[openssl-users] when should client stop calling SSL_read to get TLS1.3 session tickets after the close_notify?

Sam Roberts vieuxtech at gmail.com
Sat Feb 16 05:04:01 UTC 2019

On Fri, Feb 15, 2019 at 3:35 PM Matt Caswell <matt at openssl.org> wrote:
> On 15/02/2019 20:32, Viktor Dukhovni wrote:
> >> On Feb 15, 2019, at 12:11 PM, Sam Roberts <vieuxtech at gmail.com> wrote:
> > OpenSSL could delay the actual shutdown until we're about to return
> > from the SSL_accept() that invoked the callback.  That is SSL_shutdown()
> > called from callbacks could be deferred until a more favourable time.

In this case, it's an SSL_read() that invoked the callback, though
probably not relevant.

And actually, no deferal would be necessary, I looks to me that the
info callback for handshake done is coming too early. Particularly,
the writing of the NewSessionTickets into the BIO should occur before
the info callback. I'll check later, but I'm pretty sure with TLS1.2
the session tickets are written and then the HANDSHAKE_DONE info
callback occurs, so the timing here is incompatible with TLS1.2.

Though the deferal mechanism might be there already. It looks like
doing an SSL_write(); SSL_shutdown() in the info callback works fine,
on the client side new ticket callbacks are fired by the SSL_read()
before the SSL_read() sees the close_notify and returns 0. I haven't
looked at the packet/API trace for this, because the tests all pass
for this case, but I do see that in the javascript called from the
HANDSHAKE_DONE callback, that calling .end("x") (write + shutdown)
causes the client to get tickets, but .end() causes it to miss them
because they are after close_notify.

> Oh - right. I missed this detail. Calling SSL_shutdown() from inside a callback
> is definitely a bad idea. Don't do that.

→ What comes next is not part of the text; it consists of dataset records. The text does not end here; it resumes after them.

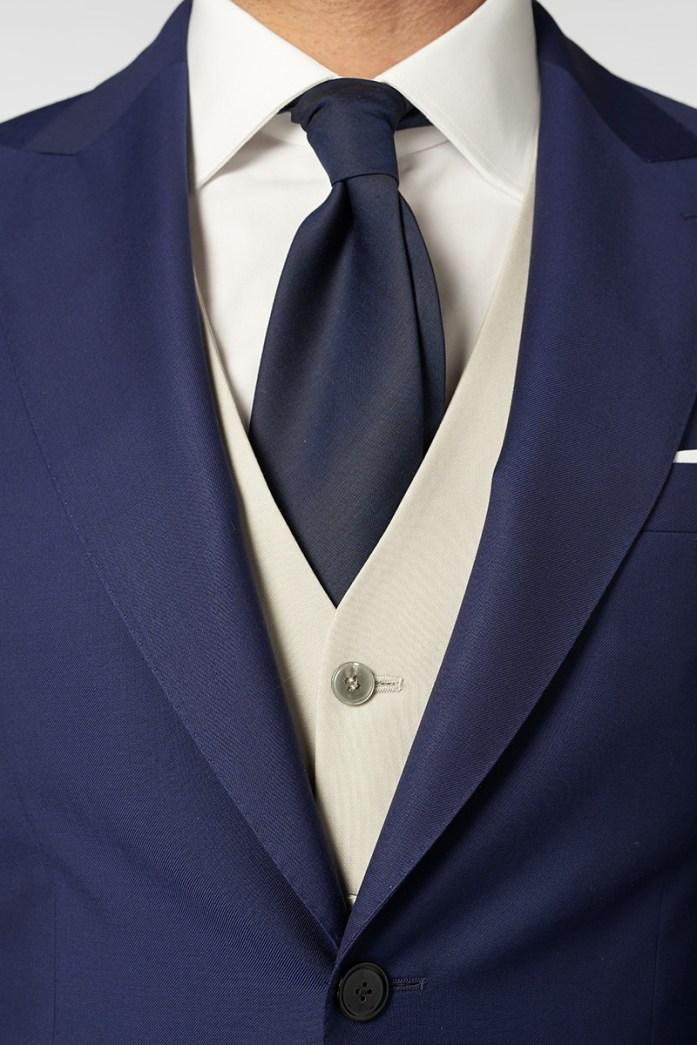 Détails sur le costume bleu, la chemise blanche, le gilet gris clair et la cravate bleue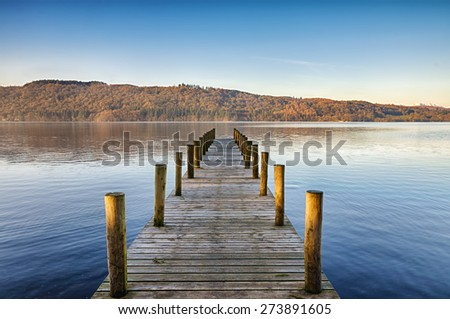 Wooden jetty on Windermere. - stock photo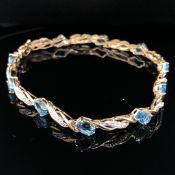 A 9ct GOLD, BLUE TOPAZ AND DIAMOND BRACELET, COMPLETE WITH A FIGURE OF EIGHT SAFETY CLASP. LENGTH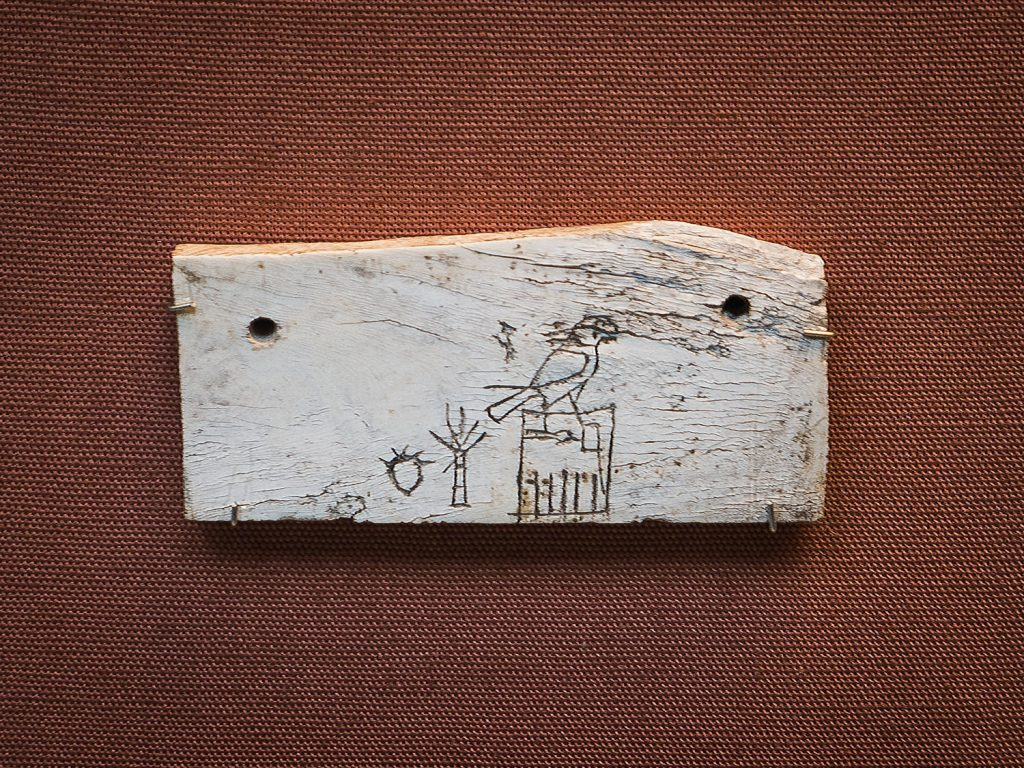 A small rectangle of ivory with a rough hieroglyphic inscription of a pharaoh's name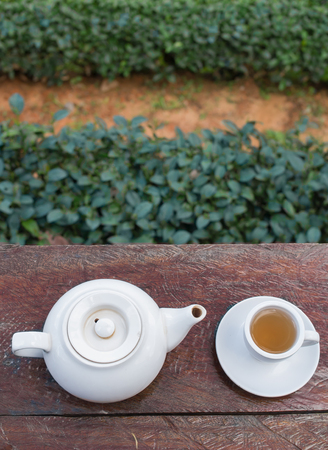 Top shot - Cup of tea and teakettle on wooden bar. Beauty nature background of tea plantation  at Doi-Montngo , Chiang Mai, Thailand Stock Photo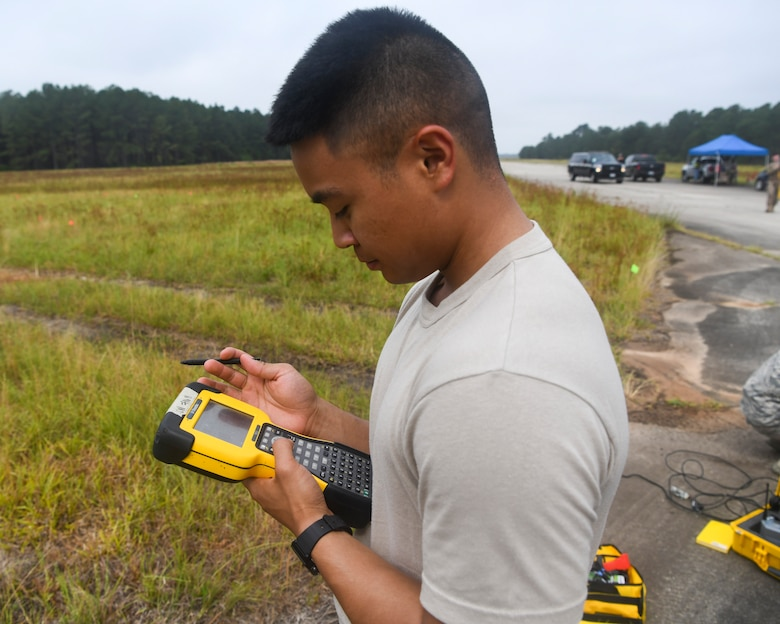 Airman 1st Class Jake Roxas, an engineering assistant assigned to the 628th Civil Engineer Squadron, S.C., calibrates a Trimble R8 global positioning receiver using a handheld unit, June 5, 2019 at North Auxiliary Airfield, S.C., during an aircraft crash assessment exercise. Airmen used specialized receivers that help them track the position of potential debris. Engineering assistants specialize in planning and managing construction projects for military installations and ensuring that facilities and structures are able to operate at full capacity.
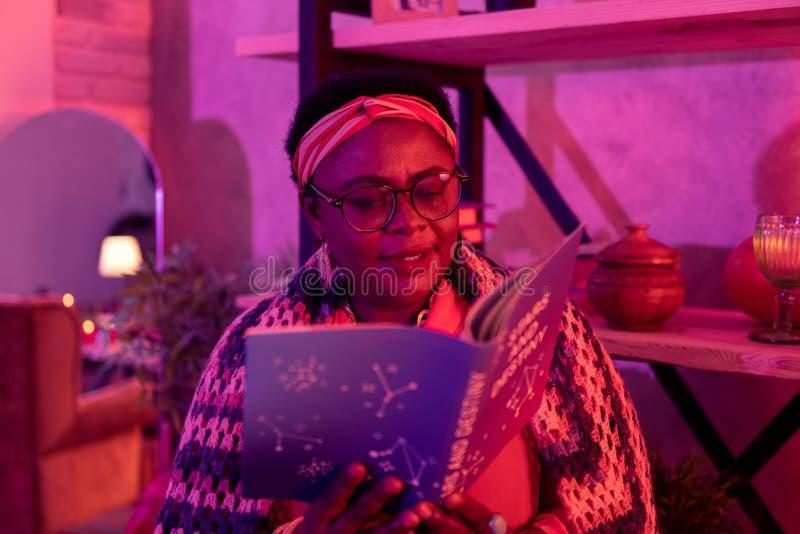 Adivinho gordo afro-americano com anéis grandes que lê um livro na adivinhação imagens de stock royalty free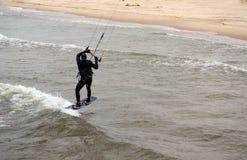 Kiteboarder sails onto the beach Stock Photo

The info callback, or ANY callbacks? What about the new ticket
callback, for example? Is it expected that no SSL_ calls are made in
ANY callbacks?

This code has been working a fair number of years now, I can move it
(and review every other callback where we callout to javascript code)
to a model where callbacks just save data, set global state, and
return into SSL, and we check after returning from SSL_read() what has
happened, and callback into javascript then, but its a bit of work,
and this fringe case of TLS servers that shutdown immediately after
handshake is not likely to be that important (at least in the short
term, though if our users scream about the API change we'll have to
decide whether we can enable TLS1.3 on stable branches, or if this
difference counts as semver-major for code that didn't explicitly
opt-in to 1.3).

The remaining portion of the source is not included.